Scraped caption text data
* * *

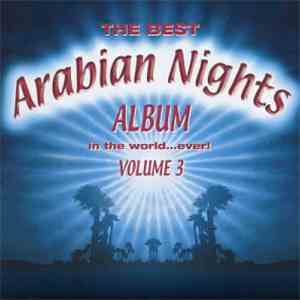 Various - The Beast Arabian Nights Album In The World Ever Volume 3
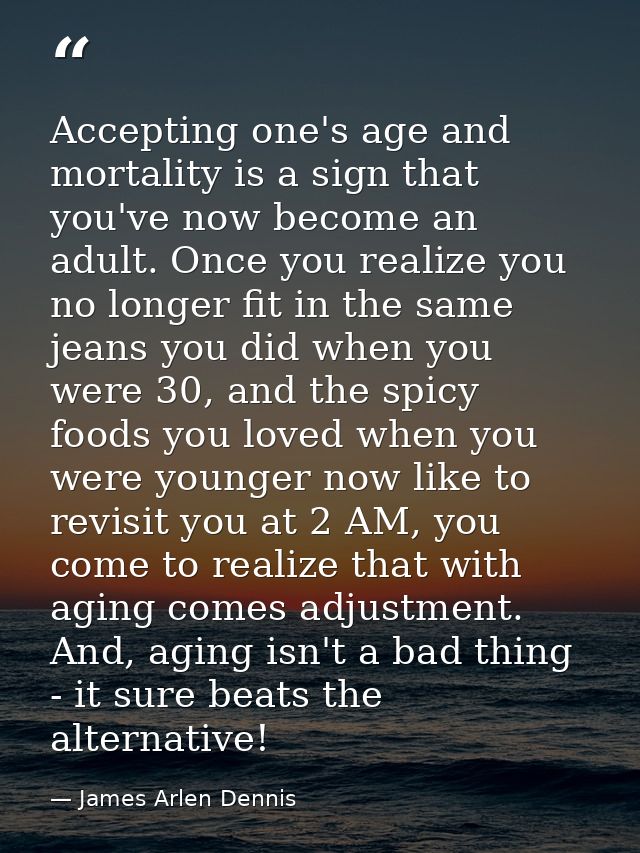 Accepting one's age and mortality is a sign that you've now become an adult. Once you realize you no longer fit in the s — James Arlen Dennis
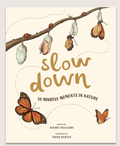 Slow Down: 50 Mindful  Moments In Nature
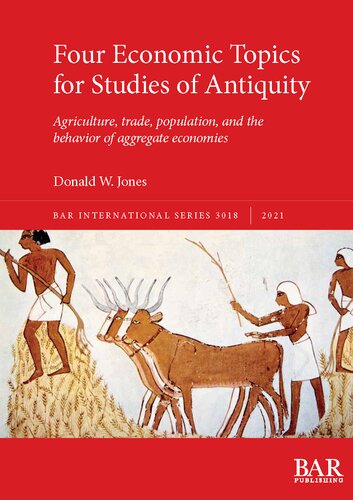 Four Economic Topics For Studies Of Antiquity Agriculture Trade Population And The Behavior Of Aggregate Economies Donald W Jones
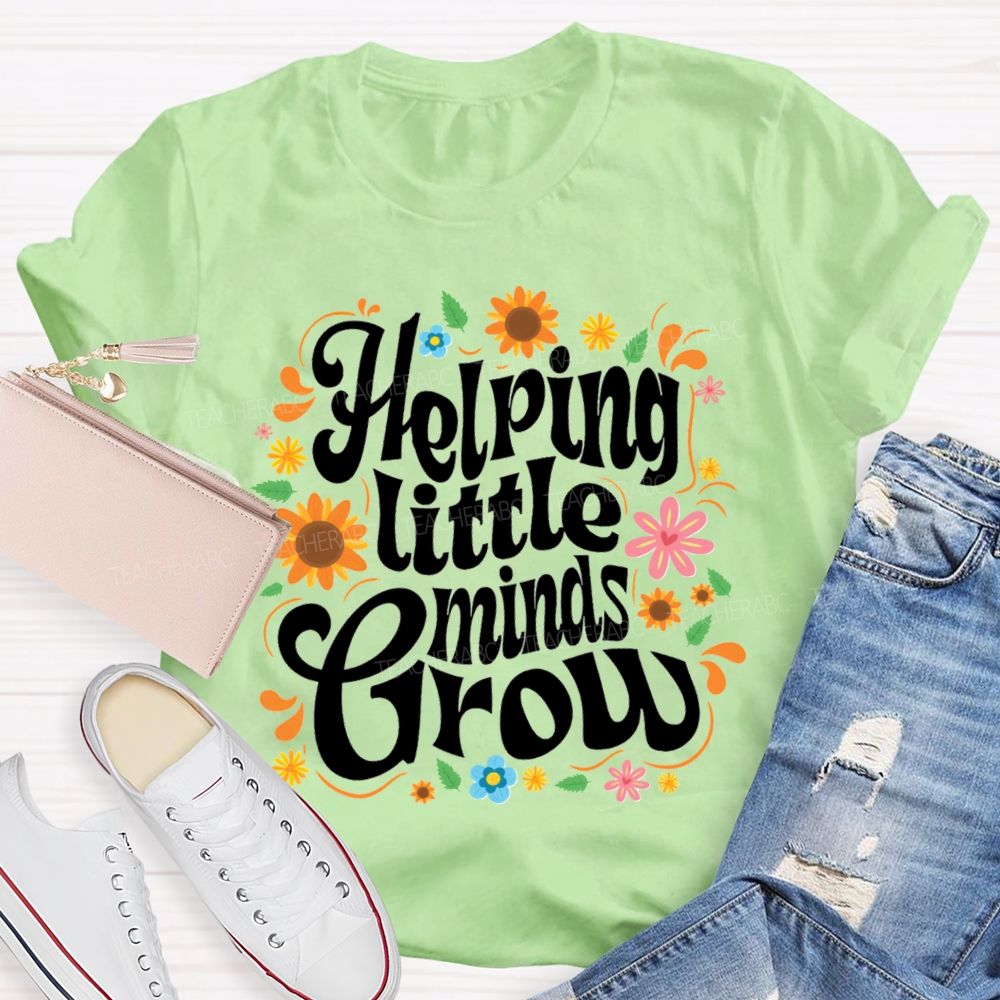 Helping Little Minds Grow Sunflower Teacher T-shirt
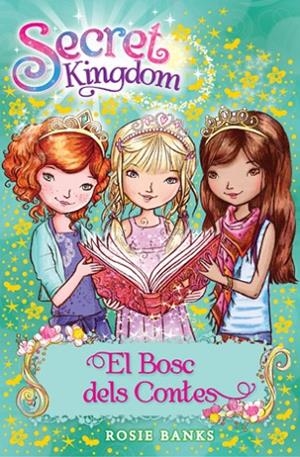 Secret Kingdom 11. El Bosc dels Contes | 9788424651398 | Banks, Rosie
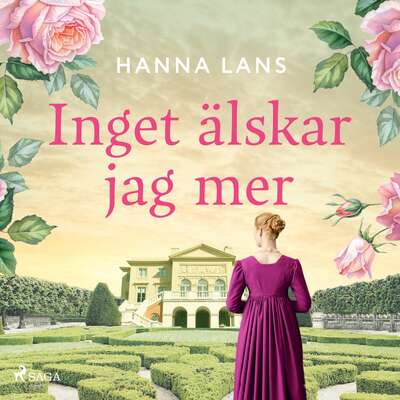 Inget älskar jag mer - Hanna Lans.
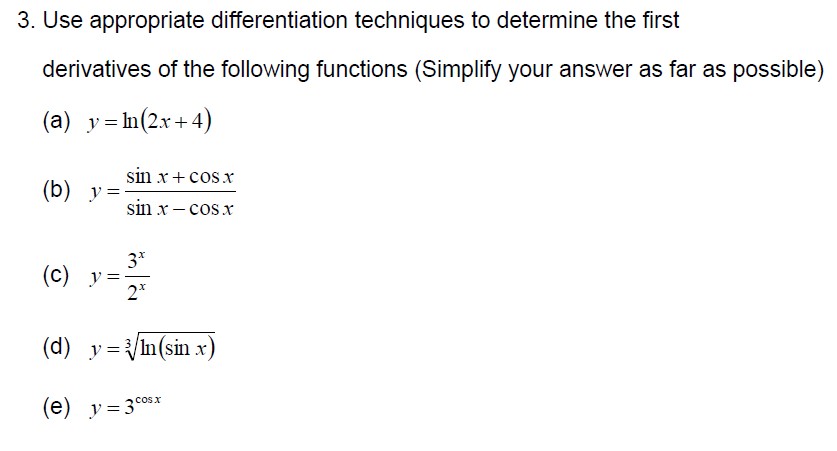 3. Use appropriate differentiation techniques to determine the first derivatives of the following functions (Simplify your answer as far as possible)
(a) ( y=ln (2 x+4) )
(b) ( y=fracsin x+cos xsin x-cos x )
(c) ( y=frac3^x2^x )
(d) ( y=sqrt[3]ln (sin x) )
(e) ( y=3^cos x )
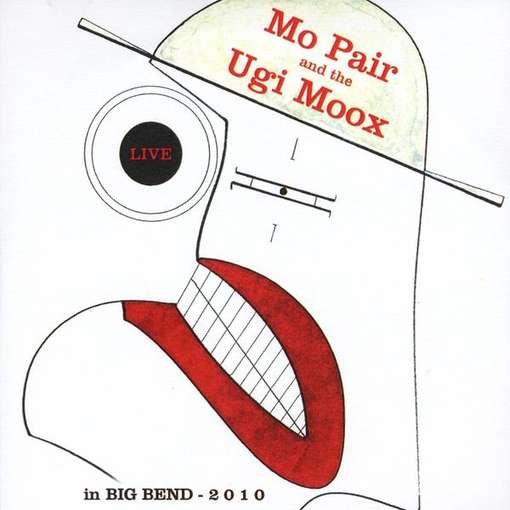 Cover for Mo Pair &amp; the Ugi Moox · Live in Big Bend 2010 (CD) (2011)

* * *

> **Task objective**
Every line from the one holding "Slow Down: 50" through the end of the records above must be reproduced verbatim, pictures excepted.

> **Reply to the task**
 Slow Down: 50 Mindful  Moments In Nature
 Four Economic Topics For Studies Of Antiquity Agriculture Trade Population And The Behavior Of Aggregate Economies Donald W Jones
 Helping Little Minds Grow Sunflower Teacher T-shirt
 Secret Kingdom 11. El Bosc dels Contes | 9788424651398 | Banks, Rosie
 Inget älskar jag mer - Hanna Lans.
 3. Use appropriate differentiation techniques to determine the first derivatives of the following functions (Simplify your answer as far as possible)
(a) ( y=ln (2 x+4) )
(b) ( y=fracsin x+cos xsin x-cos x )
(c) ( y=frac3^x2^x )
(d) ( y=sqrt[3]ln (sin x) )
(e) ( y=3^cos x )
 Cover for Mo Pair &amp; the Ugi Moox · Live in Big Bend 2010 (CD) (2011)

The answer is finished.